[Material to process]
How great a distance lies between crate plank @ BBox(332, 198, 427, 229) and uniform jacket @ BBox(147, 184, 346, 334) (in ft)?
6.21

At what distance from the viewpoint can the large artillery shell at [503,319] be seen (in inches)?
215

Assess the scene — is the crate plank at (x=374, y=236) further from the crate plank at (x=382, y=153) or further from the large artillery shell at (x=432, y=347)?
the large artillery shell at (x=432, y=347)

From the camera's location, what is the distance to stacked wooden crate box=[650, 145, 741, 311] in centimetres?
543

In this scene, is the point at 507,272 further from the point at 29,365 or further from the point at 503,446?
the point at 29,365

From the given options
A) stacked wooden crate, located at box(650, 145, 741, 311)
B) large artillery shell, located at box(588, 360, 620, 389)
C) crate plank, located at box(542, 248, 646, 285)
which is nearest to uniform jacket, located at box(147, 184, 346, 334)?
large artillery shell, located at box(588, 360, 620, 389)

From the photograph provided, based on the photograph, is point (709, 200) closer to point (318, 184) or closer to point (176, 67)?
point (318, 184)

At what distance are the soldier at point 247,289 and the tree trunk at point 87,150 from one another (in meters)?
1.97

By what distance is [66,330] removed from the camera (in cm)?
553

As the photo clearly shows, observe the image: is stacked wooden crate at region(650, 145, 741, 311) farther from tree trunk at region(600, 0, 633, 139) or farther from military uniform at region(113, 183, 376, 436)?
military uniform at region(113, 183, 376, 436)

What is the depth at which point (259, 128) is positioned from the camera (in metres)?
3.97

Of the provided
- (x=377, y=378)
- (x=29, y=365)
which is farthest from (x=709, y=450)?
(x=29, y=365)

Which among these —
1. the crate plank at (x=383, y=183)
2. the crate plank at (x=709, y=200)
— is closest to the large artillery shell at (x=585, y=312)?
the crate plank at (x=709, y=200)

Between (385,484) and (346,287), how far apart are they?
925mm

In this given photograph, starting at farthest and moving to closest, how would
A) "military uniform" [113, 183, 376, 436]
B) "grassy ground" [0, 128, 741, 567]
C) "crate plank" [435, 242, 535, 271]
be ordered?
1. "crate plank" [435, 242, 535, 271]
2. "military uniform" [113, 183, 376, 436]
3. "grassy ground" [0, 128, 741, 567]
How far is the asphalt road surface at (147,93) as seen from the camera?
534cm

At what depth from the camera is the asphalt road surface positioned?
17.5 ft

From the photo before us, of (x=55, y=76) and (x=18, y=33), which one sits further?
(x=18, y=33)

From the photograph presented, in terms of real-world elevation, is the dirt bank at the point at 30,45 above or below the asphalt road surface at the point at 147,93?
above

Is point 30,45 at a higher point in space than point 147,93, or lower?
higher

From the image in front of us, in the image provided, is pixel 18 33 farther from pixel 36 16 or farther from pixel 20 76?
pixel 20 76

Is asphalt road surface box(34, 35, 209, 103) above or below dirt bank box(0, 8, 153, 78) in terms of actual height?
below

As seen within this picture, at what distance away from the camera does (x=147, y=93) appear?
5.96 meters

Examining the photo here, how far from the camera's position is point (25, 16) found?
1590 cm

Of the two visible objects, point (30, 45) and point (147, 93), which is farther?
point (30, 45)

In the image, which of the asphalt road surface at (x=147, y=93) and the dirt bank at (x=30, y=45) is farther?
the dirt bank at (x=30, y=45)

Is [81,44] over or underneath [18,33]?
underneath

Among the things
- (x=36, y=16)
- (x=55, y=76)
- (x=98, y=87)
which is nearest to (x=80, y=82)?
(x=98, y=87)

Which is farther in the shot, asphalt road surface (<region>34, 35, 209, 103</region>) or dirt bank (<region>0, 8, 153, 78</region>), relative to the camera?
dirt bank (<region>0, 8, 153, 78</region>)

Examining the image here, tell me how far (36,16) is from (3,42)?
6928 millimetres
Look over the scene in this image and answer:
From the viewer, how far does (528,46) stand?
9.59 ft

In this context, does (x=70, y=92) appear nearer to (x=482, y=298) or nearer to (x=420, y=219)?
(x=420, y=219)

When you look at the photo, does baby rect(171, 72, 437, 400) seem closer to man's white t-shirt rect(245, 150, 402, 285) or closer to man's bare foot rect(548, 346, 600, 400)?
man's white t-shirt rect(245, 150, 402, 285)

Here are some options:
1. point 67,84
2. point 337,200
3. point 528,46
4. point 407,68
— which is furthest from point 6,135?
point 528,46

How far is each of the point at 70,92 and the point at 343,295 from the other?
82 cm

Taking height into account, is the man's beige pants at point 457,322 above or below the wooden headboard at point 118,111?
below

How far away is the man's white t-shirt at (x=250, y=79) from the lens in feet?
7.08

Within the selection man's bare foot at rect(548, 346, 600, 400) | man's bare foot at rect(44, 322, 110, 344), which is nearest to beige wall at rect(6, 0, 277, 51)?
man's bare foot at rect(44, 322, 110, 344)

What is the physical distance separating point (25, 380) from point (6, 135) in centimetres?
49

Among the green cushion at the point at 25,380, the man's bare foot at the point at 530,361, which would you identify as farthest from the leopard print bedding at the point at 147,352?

[The request]
Recopy the whole listing exactly.

[Output below]
How great a distance lies between crate plank @ BBox(332, 198, 427, 229) and uniform jacket @ BBox(147, 184, 346, 334) (in ft)?
6.21

At what distance from the viewpoint can the large artillery shell at [503,319] be seen (in inches)?
215

Assess the scene — is the crate plank at (x=374, y=236) further from the crate plank at (x=382, y=153) or further from the large artillery shell at (x=432, y=347)?
the large artillery shell at (x=432, y=347)

From the camera's location, what is the distance to stacked wooden crate box=[650, 145, 741, 311] in centimetres?
543

In this scene, is the point at 507,272 further from the point at 29,365 or further from the point at 503,446?
the point at 29,365

From the given options
A) stacked wooden crate, located at box(650, 145, 741, 311)
B) large artillery shell, located at box(588, 360, 620, 389)
C) crate plank, located at box(542, 248, 646, 285)
which is nearest to uniform jacket, located at box(147, 184, 346, 334)?
large artillery shell, located at box(588, 360, 620, 389)

From the photograph provided, based on the photograph, is point (709, 200) closer to point (318, 184) or closer to point (176, 67)?
point (318, 184)

At what distance are the soldier at point 247,289 and the tree trunk at point 87,150 from one another (in meters)?
1.97

By what distance is [66,330] removed from the camera (in cm)?
553

As the photo clearly shows, observe the image: is stacked wooden crate at region(650, 145, 741, 311) farther from tree trunk at region(600, 0, 633, 139) or farther from military uniform at region(113, 183, 376, 436)?
military uniform at region(113, 183, 376, 436)

What is the depth at which point (259, 128) is positioned from the camera (in metres)?
3.97

Of the provided
- (x=377, y=378)
- (x=29, y=365)
which is farthest from (x=709, y=450)?
(x=29, y=365)

Which among these —
1. the crate plank at (x=383, y=183)
2. the crate plank at (x=709, y=200)
— is closest to the large artillery shell at (x=585, y=312)?
the crate plank at (x=709, y=200)

Between (385,484) and (346,287), how far apart are they?
925mm

In this given photograph, starting at farthest and moving to closest, how would
A) "military uniform" [113, 183, 376, 436]
B) "grassy ground" [0, 128, 741, 567]
C) "crate plank" [435, 242, 535, 271]
be ordered?
1. "crate plank" [435, 242, 535, 271]
2. "military uniform" [113, 183, 376, 436]
3. "grassy ground" [0, 128, 741, 567]
How far is the asphalt road surface at (147,93) as seen from the camera?
534cm

At what depth from the camera is the asphalt road surface positioned?
17.5 ft

From the photo before us, of (x=55, y=76) and (x=18, y=33), which one sits further?
(x=18, y=33)

From the photograph presented, in terms of real-world elevation, is the dirt bank at the point at 30,45 above or below the asphalt road surface at the point at 147,93?
above

Is point 30,45 at a higher point in space than point 147,93, or lower?
higher

From the image in front of us, in the image provided, is pixel 18 33 farther from pixel 36 16 or farther from pixel 20 76?
pixel 20 76

Is asphalt road surface box(34, 35, 209, 103) above or below dirt bank box(0, 8, 153, 78) in terms of actual height?
below

As seen within this picture, at what distance away from the camera does (x=147, y=93) appear?
5.96 meters

Examining the photo here, how far from the camera's position is point (25, 16) found?
1590 cm

Of the two visible objects, point (30, 45) and point (147, 93), which is farther?
point (30, 45)

In the image, which of the asphalt road surface at (x=147, y=93) and the dirt bank at (x=30, y=45) is farther?
the dirt bank at (x=30, y=45)

Is [81,44] over or underneath [18,33]?
underneath

Among the things
- (x=36, y=16)
- (x=55, y=76)
- (x=98, y=87)
which is nearest to (x=80, y=82)?
(x=98, y=87)

Which is farther in the shot, asphalt road surface (<region>34, 35, 209, 103</region>) or dirt bank (<region>0, 8, 153, 78</region>), relative to the camera?
dirt bank (<region>0, 8, 153, 78</region>)

Examining the image here, tell me how far (36,16) is from (3,42)?
6928 millimetres
Look over the scene in this image and answer:
From the viewer, how far does (528,46) stand?
9.59 ft

In this context, does (x=70, y=92) appear nearer to (x=482, y=298) or nearer to (x=420, y=219)?
(x=420, y=219)

When you look at the photo, does baby rect(171, 72, 437, 400) seem closer to man's white t-shirt rect(245, 150, 402, 285) or closer to man's bare foot rect(548, 346, 600, 400)?
man's white t-shirt rect(245, 150, 402, 285)

Here are some options:
1. point 67,84
2. point 337,200
3. point 528,46
4. point 407,68
— which is furthest from point 6,135?
point 528,46

How far is each of the point at 70,92 and the point at 343,295 from the other?
82 cm

Taking height into account, is the man's beige pants at point 457,322 above or below the wooden headboard at point 118,111?
below

How far away is the man's white t-shirt at (x=250, y=79) from the lens in feet?
7.08

Within the selection man's bare foot at rect(548, 346, 600, 400) | man's bare foot at rect(44, 322, 110, 344), which is nearest to beige wall at rect(6, 0, 277, 51)?
man's bare foot at rect(44, 322, 110, 344)

What is the physical distance separating point (25, 380) from point (6, 135) in centimetres?
49

Among the green cushion at the point at 25,380, the man's bare foot at the point at 530,361, which would you identify as farthest from the leopard print bedding at the point at 147,352?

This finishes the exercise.